Aim of the task
Each line from the one that contains "As you look" to the end of the material must be quoted exactly; include both end lines and nothing else.

Data provided
::::::

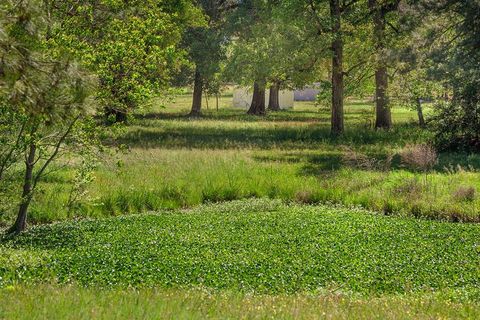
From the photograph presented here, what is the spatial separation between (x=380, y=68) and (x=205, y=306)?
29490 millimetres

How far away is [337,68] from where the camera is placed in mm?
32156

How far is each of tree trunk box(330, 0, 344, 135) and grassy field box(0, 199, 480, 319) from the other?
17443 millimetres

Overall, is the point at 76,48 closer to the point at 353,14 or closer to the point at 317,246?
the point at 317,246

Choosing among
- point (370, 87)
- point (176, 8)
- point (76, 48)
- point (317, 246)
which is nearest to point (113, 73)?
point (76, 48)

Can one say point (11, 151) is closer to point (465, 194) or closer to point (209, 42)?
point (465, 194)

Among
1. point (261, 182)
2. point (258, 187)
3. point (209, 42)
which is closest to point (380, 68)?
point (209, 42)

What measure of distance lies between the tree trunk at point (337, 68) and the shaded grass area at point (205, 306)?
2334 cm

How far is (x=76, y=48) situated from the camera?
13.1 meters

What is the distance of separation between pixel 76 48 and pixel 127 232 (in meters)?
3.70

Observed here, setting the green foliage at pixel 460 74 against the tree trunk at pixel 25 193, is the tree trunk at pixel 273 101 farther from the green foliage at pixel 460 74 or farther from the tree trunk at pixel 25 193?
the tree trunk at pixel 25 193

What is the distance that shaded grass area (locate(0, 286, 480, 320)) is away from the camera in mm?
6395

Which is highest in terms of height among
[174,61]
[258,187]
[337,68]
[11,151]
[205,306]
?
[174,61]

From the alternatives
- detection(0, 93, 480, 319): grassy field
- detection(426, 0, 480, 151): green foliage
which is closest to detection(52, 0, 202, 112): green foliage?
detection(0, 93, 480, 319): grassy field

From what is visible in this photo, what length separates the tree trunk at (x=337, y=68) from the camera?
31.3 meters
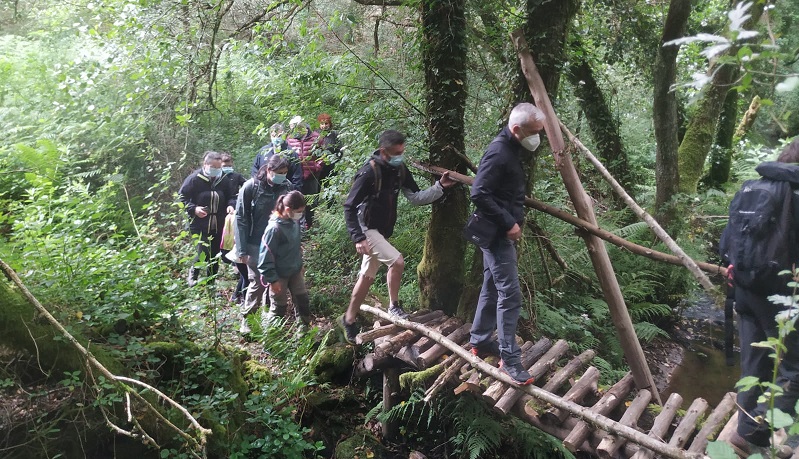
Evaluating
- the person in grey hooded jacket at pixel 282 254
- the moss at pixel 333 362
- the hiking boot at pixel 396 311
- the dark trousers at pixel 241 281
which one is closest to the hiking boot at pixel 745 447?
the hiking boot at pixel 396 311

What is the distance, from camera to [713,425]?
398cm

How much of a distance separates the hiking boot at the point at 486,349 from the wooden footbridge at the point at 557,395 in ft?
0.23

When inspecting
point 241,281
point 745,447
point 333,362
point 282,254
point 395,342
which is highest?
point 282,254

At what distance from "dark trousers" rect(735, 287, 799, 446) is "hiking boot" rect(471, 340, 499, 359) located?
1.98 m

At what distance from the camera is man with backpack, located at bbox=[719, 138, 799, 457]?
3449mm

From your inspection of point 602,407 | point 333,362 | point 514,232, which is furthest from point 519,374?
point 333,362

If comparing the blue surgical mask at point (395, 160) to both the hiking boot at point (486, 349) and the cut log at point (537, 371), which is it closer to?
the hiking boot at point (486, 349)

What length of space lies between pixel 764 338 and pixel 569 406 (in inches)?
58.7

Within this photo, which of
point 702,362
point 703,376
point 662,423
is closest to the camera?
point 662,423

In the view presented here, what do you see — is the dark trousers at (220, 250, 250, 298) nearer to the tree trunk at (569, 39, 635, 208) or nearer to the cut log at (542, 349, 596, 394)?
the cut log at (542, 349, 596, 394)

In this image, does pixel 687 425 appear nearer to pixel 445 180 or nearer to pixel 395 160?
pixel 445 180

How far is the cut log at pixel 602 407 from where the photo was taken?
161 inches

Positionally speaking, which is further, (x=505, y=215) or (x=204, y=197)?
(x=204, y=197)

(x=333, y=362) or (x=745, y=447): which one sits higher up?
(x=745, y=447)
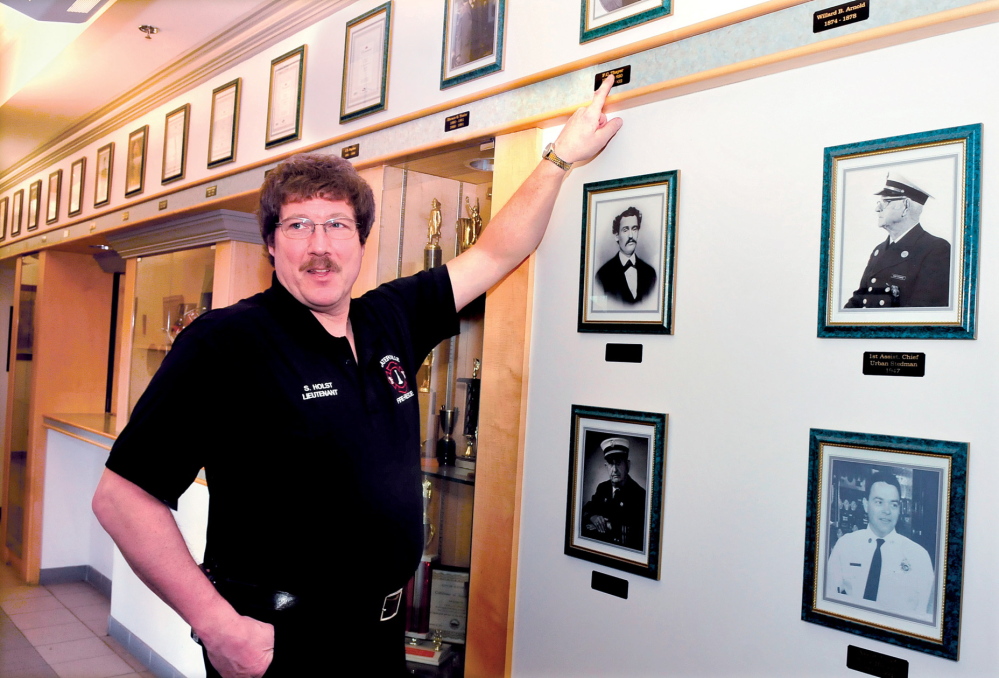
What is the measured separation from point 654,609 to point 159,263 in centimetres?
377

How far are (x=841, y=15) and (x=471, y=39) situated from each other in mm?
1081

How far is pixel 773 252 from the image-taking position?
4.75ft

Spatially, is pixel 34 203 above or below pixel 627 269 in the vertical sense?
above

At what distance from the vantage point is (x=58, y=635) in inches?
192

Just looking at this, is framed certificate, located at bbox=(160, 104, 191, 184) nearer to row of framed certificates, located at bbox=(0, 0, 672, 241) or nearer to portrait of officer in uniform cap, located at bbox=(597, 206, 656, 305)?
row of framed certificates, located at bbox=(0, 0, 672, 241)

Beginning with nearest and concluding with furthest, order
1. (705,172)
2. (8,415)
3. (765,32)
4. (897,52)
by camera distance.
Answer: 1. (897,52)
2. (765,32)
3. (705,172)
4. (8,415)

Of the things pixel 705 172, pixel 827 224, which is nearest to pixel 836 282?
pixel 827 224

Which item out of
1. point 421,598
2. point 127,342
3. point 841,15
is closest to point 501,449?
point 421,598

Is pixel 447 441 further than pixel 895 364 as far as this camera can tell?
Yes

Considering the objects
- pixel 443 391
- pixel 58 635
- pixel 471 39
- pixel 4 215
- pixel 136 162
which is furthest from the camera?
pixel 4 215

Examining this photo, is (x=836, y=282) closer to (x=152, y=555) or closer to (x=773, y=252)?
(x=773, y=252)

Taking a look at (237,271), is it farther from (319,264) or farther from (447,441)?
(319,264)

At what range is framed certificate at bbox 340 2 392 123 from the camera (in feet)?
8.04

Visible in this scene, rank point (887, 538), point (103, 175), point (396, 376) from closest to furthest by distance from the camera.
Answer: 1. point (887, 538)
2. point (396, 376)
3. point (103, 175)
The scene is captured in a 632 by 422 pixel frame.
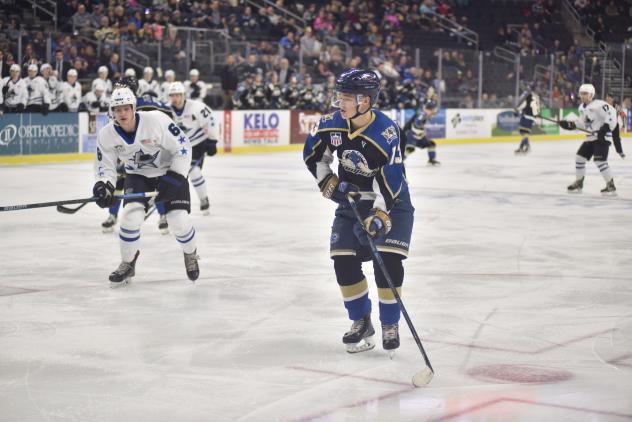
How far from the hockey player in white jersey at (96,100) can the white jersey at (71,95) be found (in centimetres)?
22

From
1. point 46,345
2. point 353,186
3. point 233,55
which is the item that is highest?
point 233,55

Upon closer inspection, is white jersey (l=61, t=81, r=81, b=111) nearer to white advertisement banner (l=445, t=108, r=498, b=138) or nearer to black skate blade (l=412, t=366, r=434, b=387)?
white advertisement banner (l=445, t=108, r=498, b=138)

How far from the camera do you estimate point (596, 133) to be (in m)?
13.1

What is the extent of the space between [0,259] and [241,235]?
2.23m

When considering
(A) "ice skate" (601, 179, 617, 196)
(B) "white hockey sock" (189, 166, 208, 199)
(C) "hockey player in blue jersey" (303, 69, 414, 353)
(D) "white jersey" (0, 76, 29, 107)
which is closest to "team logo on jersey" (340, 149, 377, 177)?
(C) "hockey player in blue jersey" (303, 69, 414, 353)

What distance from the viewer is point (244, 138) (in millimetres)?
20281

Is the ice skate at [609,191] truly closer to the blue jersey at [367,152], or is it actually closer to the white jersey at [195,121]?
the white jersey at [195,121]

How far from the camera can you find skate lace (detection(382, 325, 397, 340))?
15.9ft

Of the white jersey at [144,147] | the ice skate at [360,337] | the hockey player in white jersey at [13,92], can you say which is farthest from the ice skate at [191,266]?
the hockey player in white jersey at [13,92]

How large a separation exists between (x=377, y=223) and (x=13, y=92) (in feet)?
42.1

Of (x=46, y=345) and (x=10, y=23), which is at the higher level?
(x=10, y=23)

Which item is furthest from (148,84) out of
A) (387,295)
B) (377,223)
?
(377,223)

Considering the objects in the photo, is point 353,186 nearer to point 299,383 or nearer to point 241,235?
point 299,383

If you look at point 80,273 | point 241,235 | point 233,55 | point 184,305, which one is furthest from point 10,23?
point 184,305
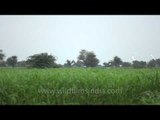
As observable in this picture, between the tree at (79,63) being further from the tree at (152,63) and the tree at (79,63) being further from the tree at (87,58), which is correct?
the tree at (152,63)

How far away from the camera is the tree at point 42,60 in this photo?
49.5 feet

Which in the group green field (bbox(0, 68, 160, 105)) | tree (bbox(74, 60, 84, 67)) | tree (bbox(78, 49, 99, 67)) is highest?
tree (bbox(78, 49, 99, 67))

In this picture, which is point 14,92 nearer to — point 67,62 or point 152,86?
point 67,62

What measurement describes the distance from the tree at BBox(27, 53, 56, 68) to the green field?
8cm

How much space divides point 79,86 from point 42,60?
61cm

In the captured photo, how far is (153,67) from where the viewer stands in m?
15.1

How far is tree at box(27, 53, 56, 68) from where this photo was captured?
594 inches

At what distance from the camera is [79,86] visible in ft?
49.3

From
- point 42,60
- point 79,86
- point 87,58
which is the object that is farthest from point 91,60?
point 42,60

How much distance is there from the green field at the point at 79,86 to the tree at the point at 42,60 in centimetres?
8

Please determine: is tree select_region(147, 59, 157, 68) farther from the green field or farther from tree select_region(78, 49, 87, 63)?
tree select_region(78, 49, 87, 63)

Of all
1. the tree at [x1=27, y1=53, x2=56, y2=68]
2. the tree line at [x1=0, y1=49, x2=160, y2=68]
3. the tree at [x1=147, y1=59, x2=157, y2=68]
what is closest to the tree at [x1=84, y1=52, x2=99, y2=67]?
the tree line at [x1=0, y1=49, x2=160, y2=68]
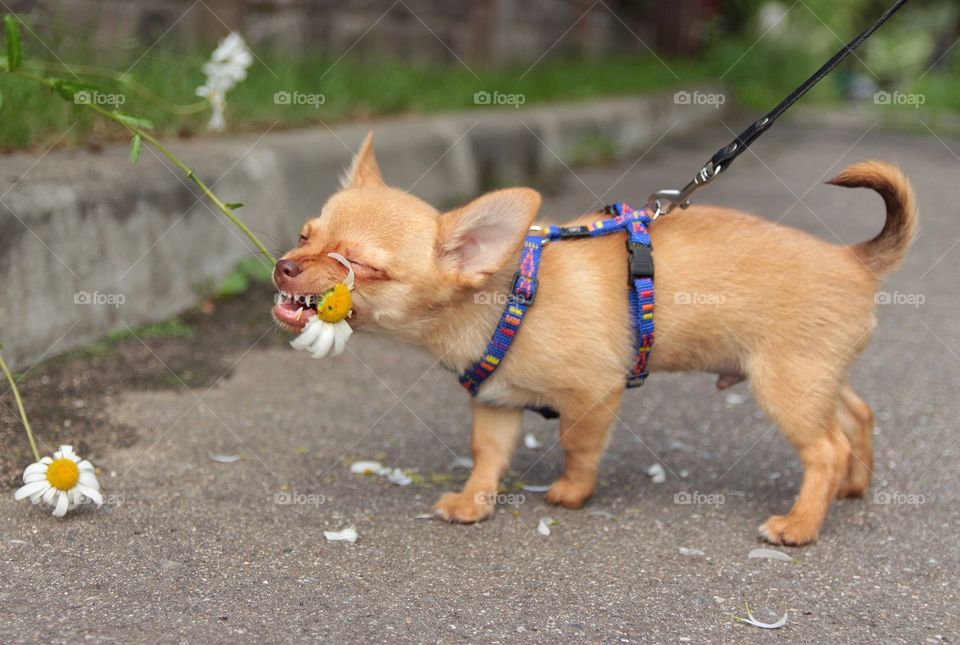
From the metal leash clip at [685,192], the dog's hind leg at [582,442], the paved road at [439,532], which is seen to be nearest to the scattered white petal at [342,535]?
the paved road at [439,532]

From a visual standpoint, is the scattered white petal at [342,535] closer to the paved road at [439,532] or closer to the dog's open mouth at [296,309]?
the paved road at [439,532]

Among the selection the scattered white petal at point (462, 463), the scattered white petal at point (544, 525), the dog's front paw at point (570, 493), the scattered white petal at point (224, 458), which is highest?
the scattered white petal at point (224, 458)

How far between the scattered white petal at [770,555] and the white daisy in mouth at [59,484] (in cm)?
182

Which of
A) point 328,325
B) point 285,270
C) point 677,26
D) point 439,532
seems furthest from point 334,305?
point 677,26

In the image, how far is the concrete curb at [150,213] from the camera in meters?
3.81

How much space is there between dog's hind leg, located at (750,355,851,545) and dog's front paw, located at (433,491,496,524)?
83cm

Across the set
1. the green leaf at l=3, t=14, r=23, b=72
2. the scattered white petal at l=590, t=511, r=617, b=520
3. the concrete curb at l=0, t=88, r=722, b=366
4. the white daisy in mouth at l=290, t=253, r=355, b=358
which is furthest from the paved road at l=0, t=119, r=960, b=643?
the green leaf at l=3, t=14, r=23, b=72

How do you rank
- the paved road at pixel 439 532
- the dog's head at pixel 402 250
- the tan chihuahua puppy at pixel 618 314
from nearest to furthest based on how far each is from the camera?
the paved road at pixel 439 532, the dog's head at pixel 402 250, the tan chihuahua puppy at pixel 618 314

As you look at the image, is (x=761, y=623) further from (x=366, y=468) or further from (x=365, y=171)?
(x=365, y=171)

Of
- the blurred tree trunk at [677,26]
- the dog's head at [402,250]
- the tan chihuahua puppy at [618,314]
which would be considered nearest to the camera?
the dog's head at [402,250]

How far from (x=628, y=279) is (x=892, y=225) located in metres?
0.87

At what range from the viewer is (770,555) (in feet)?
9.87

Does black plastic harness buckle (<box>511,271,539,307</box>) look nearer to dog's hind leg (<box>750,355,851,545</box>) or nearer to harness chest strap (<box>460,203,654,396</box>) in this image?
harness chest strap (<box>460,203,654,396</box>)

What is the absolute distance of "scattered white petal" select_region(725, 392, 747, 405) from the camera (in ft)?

::::::

Problem solution
As you look at the image, is (x=761, y=623) further from (x=366, y=468) or further from (x=365, y=171)?
(x=365, y=171)

Of
- the blurred tree trunk at [677,26]
- the dog's head at [402,250]
- the tan chihuahua puppy at [618,314]
which would be considered nearest to the camera?
the dog's head at [402,250]

How far from (x=628, y=279) is (x=892, y=225) located in metres?
0.87

At what range from the viewer is (770,555) (in feet)?
9.87

Does black plastic harness buckle (<box>511,271,539,307</box>) look nearer to dog's hind leg (<box>750,355,851,545</box>) or nearer to harness chest strap (<box>460,203,654,396</box>) in this image?
harness chest strap (<box>460,203,654,396</box>)

What is the absolute distance of "scattered white petal" select_region(725, 392, 747, 405) from the camera (in ft)?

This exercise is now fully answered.